TEXT SHOWN >>
## Begin

Personally I always let people in when they need to go. What does that cost me? A second or two? When people actively try to cut you off from merging it leads to more accidents and more road rage. Just merge peacefully and let people merge without getting your ego involved. That's more or less how LA used to be, at least before a million New Yorkers moved there who didn't know how to drive.

A lot of our society works/has less friction because of human courtesy. Systemically stamping it out of every interaction for optimization will not result in a better society.

Our systems don't cover every case, and it's better when we use human courtesy to solve the edge cases.

In many places, traffic would not function if drivers did not e.g. make space for other drivers to change lanes. It's an extraordinary claim to say such behaviour is bad practice (or even illegal??)
In that context, yes, there are certainly cases where making space is reasonable and legal, like stopping shy of side intersection while (traffic is stopped) to allow a turn.

## End

STORED DATA >>
## Begin

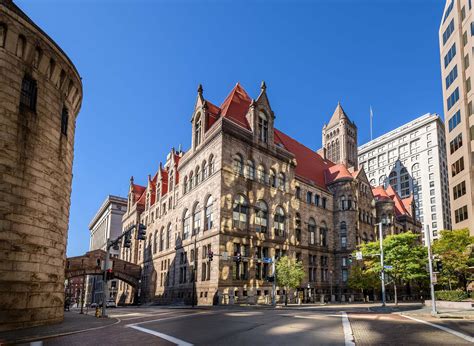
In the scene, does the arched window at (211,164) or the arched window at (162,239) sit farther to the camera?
the arched window at (162,239)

## End

SET TASKS >>
1. In the text about courtesy while driving, what is one case where making space for another driver is called reasonable and legal?
2. Write the next part of the text about courtesy while driving, starting after its final sentence.

TASK-BY-TASK OUTPUTS >>
1. Stopping shy of a side intersection while traffic is stopped, to allow a turn.

2.
Stopping or altering traffic isn't, though. You shouldn't stop at a green to allow another driver to maneuver for all the same reasons.

Imagine a street where cars are moving at 2mph because of traffic. Cars can never cross unless someone yields
I also hate that "courtesy." It blocks traffic behind the yielding car and is often done without considering that driver's surroundings (like impatient drivers switching lanes and speeding up to overtake the yielding car, increasing the chances of a collision with the crossing car).
"Courtesy causes confusion; confusion causes crashes"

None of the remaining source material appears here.